Previous efforts to close underground nuclear test sites have sometimes been messy, drawn-out affairs, he said.
In 1999, the United States provided $800,000 to pay for a blast equivalent to 100 tons of dynamite to collapse a tunnel at a former Soviet test site in Kazakhstan.
Known as “Plutonium Mountain,” the Soviet Union’s Semipalatinsk Test Site covered an area roughly the size of Belgium and was the scene of 456 nuclear tests during the Cold War, including at least 340 underground blasts.
Cleaning up and securing that site took 17 years and $150 million, according to a report by Harvard’s Belfer Centre.
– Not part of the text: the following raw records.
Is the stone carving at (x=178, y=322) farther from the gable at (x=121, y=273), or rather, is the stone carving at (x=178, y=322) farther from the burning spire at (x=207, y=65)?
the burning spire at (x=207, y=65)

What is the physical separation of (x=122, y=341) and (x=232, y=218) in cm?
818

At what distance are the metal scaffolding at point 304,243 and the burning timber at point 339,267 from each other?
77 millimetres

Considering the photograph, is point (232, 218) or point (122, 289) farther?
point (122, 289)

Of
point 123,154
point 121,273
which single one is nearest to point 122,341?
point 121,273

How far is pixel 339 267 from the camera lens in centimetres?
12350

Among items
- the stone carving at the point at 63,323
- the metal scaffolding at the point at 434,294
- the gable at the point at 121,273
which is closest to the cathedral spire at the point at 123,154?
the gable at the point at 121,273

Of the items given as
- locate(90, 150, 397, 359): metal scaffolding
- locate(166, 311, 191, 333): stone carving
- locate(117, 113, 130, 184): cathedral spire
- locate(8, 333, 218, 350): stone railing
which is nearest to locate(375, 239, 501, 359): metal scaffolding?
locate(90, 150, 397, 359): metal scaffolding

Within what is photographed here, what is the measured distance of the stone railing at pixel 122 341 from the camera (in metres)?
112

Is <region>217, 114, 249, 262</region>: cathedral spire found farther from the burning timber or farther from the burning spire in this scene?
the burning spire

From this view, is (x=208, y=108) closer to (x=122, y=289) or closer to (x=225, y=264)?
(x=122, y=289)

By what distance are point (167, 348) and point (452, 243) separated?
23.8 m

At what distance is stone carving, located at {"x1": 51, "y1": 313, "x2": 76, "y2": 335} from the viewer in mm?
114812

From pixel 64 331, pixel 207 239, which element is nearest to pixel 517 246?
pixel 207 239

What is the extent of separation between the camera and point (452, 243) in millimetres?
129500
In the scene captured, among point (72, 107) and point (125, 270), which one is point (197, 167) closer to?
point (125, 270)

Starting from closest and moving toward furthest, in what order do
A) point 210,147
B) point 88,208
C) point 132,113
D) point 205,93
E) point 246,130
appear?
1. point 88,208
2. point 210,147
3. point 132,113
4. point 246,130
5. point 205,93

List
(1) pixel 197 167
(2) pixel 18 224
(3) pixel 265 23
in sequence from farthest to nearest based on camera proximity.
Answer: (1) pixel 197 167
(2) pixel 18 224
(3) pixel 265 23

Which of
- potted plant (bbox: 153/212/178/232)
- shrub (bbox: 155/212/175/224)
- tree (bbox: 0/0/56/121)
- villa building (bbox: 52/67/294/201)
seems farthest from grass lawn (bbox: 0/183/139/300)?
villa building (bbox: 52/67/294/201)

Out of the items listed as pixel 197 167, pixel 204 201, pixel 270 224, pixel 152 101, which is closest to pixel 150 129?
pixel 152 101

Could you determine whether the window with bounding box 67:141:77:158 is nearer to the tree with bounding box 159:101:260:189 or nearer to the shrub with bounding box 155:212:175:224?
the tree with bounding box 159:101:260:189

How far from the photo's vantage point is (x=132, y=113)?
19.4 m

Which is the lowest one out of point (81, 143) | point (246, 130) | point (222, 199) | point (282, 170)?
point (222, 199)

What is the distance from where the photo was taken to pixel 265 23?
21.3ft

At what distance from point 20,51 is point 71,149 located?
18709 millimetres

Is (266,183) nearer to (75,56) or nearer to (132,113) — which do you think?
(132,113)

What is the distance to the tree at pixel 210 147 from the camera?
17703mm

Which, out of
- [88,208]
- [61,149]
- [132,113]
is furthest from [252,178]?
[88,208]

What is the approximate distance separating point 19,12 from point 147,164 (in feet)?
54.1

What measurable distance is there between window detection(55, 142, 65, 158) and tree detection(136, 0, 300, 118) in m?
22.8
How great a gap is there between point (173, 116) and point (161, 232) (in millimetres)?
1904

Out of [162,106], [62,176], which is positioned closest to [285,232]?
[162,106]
France, which performed 13 underground nuclear tests in the Sahara Desert in the 1960s, says it “shut down and dismantled its nuclear test facilities,” and a 2005 report by the International Atomic Energy Agency concluded that most of the sites in Algeria show “little residual radioactive material.”
But local people and Algeria’s government said the tests – including the 1962 “Beryl Incident” when radioactive rock and dust escaped from an underground nuclear blast – left a legacy of environmental devastation and health problems that last today.
China, Pakistan, India are also known to have conducted underground nuclear tests. South Africa – which dismantled its entire nascent nuclear weapons program in 1989 – closed down its underground shafts without conducting a test.
The United States, meanwhile, detonated at least 828 nuclear bombs underground at its Nevada Test Site.
The site remains open, although no U.S. nuclear tests have been carried out since 1992.
‘PERMANENT AND IRREVERSIBLE’
Nuclear experts say the shutdown plan is at least an encouraging political gesture ahead of talks with the United States in June.
But they caution it is not necessarily the first step of the “complete, verifiable and irreversible dismantlement” of the nuclear program the United States has sought.
The U.S. State Department did not give a specific response when asked whether the United States had asked to send observers to the dismantling of the site or for international monitors to be present.
A spokesman said: “A permanent and irreversible closure that can be inspected and fully accounted for is a key step in the denuclearization of (North Korea). We look forward to learning additional details.”
China – which borders North Korea only about 100 kilometers (62 miles) from Punggye-ri – has not publicly said whether it would help dismantle the site or monitor the process.
“To my understanding, the North Korean side has not raised this kind of request to the Chinese side,” a spokesman for China’s foreign ministry said on Tuesday.
On Tuesday, the state-backed Global Times ran an editorial saying that abandoning the testing site “would bring huge benefits to the region.”
Many doubt North Korean leader Kim Jong Un will ever fully relinquish his expensive and treasured nuclear weapons, but even if he curtails his program, analysts warn it will be a long process.
“I am concerned that Kim Jong Un may take unilateral actions that are hard to dispute – like closing the test site – and implement them without any observation,” said Sharon Squassoni, a research professor at the Institute for International Science and Technology Policy in Washington. “This would set up a complicated situation wherein North Korea was taking actions that we would normally applaud, but without any verification.”